Pensando como o Brasil tinha mudado em poucos anos, também mudaram os costumes dos jogadores. Por exemplo, em um pouco espaço de tempo o Brasil mudou de moeda umas 9 vezes. 


A primeira vez que Garrincha foi contratado pelo Botafogo em 1953 a moeda ainda era o "réis", no seu último jogo em 1982, era já o cruzeiro.


Quando o Brasil ganhou a Copa em 1958 na Suécia, o povo comemorou muito. Dessa vez o título mundial não fugiu do Brasil como antes havia em 1950, quando perdemos no Maracanã para o Uruguai. Em 1958 o grito preso na garganta de antes e o fantasma de 1950 voltou quando a Suécia abriu um gol em cima do Brasil. Tudo que se falava sobre o nosso tipo de futebol era que nós perderíamos a cabeça se o adversário fizesse gol. Mas Garrincha salvou a perdida e garantiu o título. O cara regional ganhara finalmente o mundo.



 

A ideia de cotidiano, de trabalho e de vida urbana, das bancas de jornal, do futebol jogado na lama e na várzea, a ideia da expectativa coletiva que espera e escuta no rádio o resultado do jogo. Nada mais nacional, nada mais nosso, até mais que Pelé, alguns diriam. 

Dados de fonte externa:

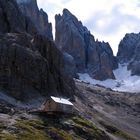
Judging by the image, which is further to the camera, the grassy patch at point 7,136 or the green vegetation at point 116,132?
the green vegetation at point 116,132

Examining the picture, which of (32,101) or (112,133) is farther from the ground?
(32,101)

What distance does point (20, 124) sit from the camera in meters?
121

Podemos aqui tentar entender o que significou Mané Garrincha como fenômeno nacional e também regional, como um crack único, com uma personalidade única, assim como Pelé também foi para o Brasil e para o Santos. Já Garrincha  nos remete a uma época nos anos de 1960 onde a principal rivalidade do futebol brasileiro estava em torno de Santos x Botafogo, era um clássico dos clássicos.  

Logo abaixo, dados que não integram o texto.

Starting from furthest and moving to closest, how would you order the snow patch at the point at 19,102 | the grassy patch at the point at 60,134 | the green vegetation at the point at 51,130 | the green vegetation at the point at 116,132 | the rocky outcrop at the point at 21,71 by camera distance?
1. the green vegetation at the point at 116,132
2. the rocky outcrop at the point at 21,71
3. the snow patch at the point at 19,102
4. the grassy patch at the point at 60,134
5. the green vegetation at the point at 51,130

Temáticas como a da alienação e consciência podem ser entendidos no filme ao compreendermos a força do futebol junto com as massas, isso significa em termos de linguagem levar a sério a força política das massas em si. 

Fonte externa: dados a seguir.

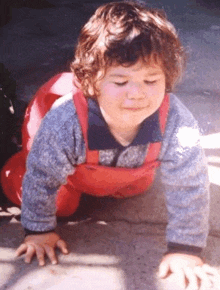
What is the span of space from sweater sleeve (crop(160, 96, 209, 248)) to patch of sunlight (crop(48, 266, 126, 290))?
27 centimetres

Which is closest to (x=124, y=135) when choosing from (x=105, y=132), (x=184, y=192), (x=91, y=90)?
(x=105, y=132)

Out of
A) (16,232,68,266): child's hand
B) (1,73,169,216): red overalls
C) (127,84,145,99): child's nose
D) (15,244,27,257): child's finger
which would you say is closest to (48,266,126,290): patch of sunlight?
(16,232,68,266): child's hand

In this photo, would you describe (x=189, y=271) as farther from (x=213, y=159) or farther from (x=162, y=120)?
(x=213, y=159)

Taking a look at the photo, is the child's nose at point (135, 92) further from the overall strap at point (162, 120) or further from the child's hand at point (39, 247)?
the child's hand at point (39, 247)

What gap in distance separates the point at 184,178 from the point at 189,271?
1.30ft

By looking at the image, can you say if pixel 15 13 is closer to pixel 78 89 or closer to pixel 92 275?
pixel 78 89

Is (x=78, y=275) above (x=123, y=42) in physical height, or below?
below

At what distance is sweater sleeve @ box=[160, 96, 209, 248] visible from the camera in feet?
5.62

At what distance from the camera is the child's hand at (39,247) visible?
73.2 inches

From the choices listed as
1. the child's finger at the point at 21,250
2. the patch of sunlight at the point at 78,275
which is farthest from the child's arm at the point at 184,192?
the child's finger at the point at 21,250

Por exemplo, o historiador E. P. Thompson em Costumes em Comum ao comentar a tradição dos trabalhadores em sindicatos, abordava o carácter místico e iconográfico das pautas coletivas dos trabalhadores ingleses. Garrincha simbolizava uma cara de Brasil que era esperançoso com o futuro, ele tirou foto com Juscelino Kubitschek e também Jango. e também Jango, provando que era um jogador com viés mais de esquerda. 



O filme mostra o universo do futebol como cercado de elementos místico. Envolvendo santinhos, alguns com mensagens pró sindicatos, programas de assistência direta, que eram sustentados em cima desse "costume em comum" que os trabalhadores possuíam. Esse universo de misticismo não é demonstrado como algo exclusivo dos pobres, como uma espécie de "ópio do povo", mas sim algo cultural que ultrapassa as classes, mostrando o próprio JK apreensivo e pedindo silêncio para ouvir o jogo. Logo depois, os prisioneiros ouvindo o jogo atrás das grades.


O raccord aqui é muito intelectual e dá sentido a montagem. Como ex-policial que se tornou presidente, é como se ao mostrar JK e os prisioneiros, estivesse recobrando esse universo sociológico por trás das imagens estáticas. Como se todo o misticismo ganhasse uma proporção de um universo cósmico, kármico, que a política se confunde e se inspira.  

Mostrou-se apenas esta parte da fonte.